Par la suite, OpenAI compte aussi laisser son réseau de testeurs experts en sécurité accéder à Voice Engine pour évaluer les dangers et les possibilités pour y remédier.
Malheureusement, il semble inexorable que des personnes trouvent des moyens de contourner ces barrières de sécurité et imaginent des cas d’usage maléfiques auxquels OpenAI n’aura même pas songé…
Prix et date de sortie
Selon le déroulement de la preview et les risques identifiés, OpenAI décidera ou non de déployer l’outil à davantage de développeurs et éventuellement au grand public.
Pour le moment, la firme préfère ne s’engager à rien. Elle teste actuellement un mécanisme de sécurité visant à forcer les utilisateurs à lire un texte généré aléatoirement pour s’assurer qu’ils sont présents et savent comment leur voix est utilisée.
La priorité d’OpenAI est de s’assurer que les gens ne risqueront pas de confondre les voix humaines et les voix générées par l’IA, et ce n’est que si cette condition est remplie que Voice Engine sera relâché.
Selon des documents marketing publiés brièvement par l’entreprise, on sait toutefois que Voice Engine sera facturé à 15 dollars par million de caractères ou pour environ 162 500 mots.
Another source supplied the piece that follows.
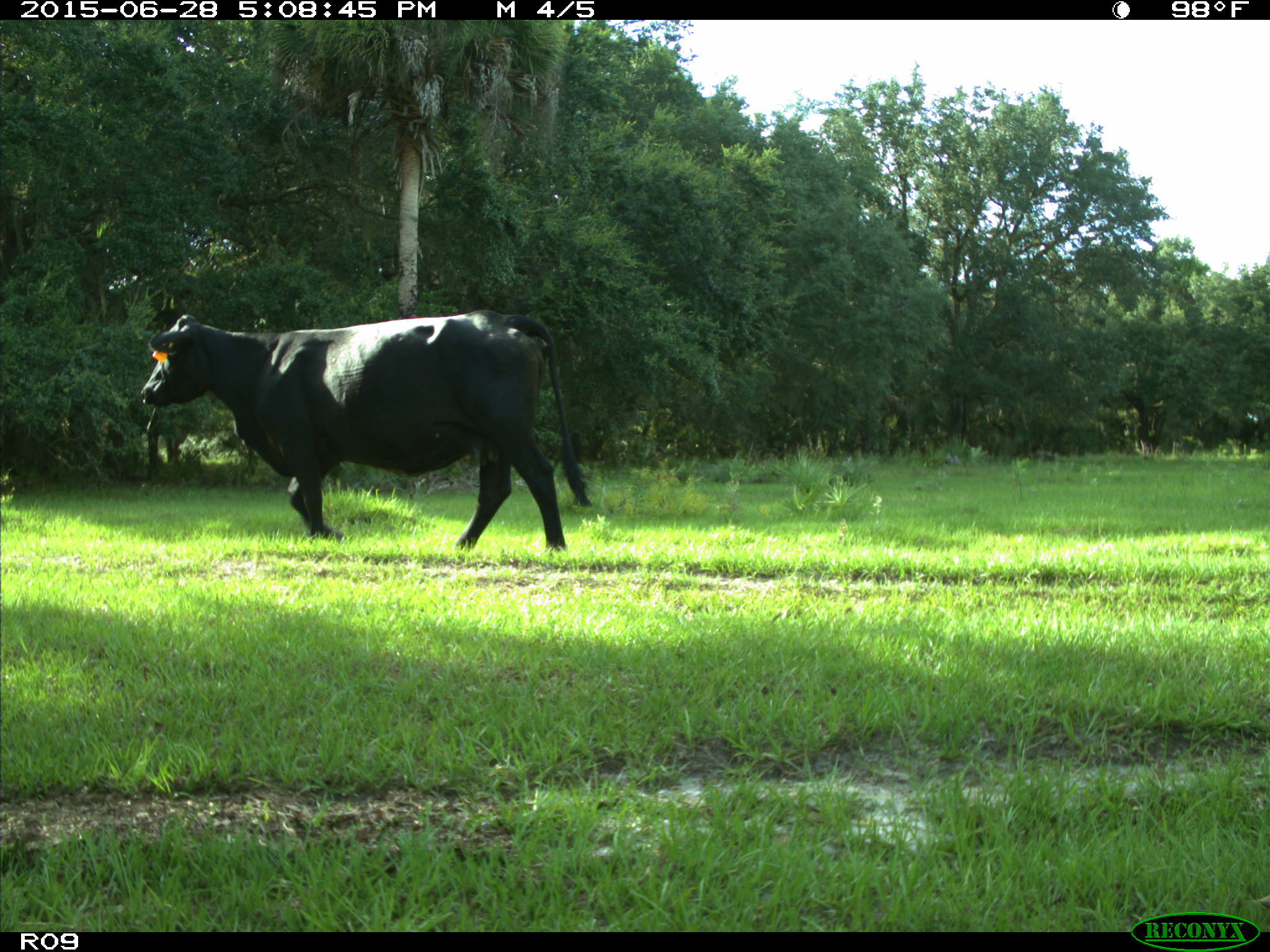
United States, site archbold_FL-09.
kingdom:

Cela représente environ 18 heures d’audio, soit environ 1 dollar par heure. C’est largement moins cher que la concurrence, avec par exemple un prix de 11 dollars par mois pour 100 000 caractères chez ElevenLabs.
C’est aussi nettement moins cher que les doubleurs humains, avec des tarifs allant de 12 à 79 dollars de l’heure sur ZipRecruiter.
Néanmoins, il ne sera pas possible d’ajuster le ton, la cadence ou le pitch de la voix comme le proposent les autres services. Une option HD sera toutefois proposée pour un prix doublé, mais on ignore les détails à l’heure actuelle…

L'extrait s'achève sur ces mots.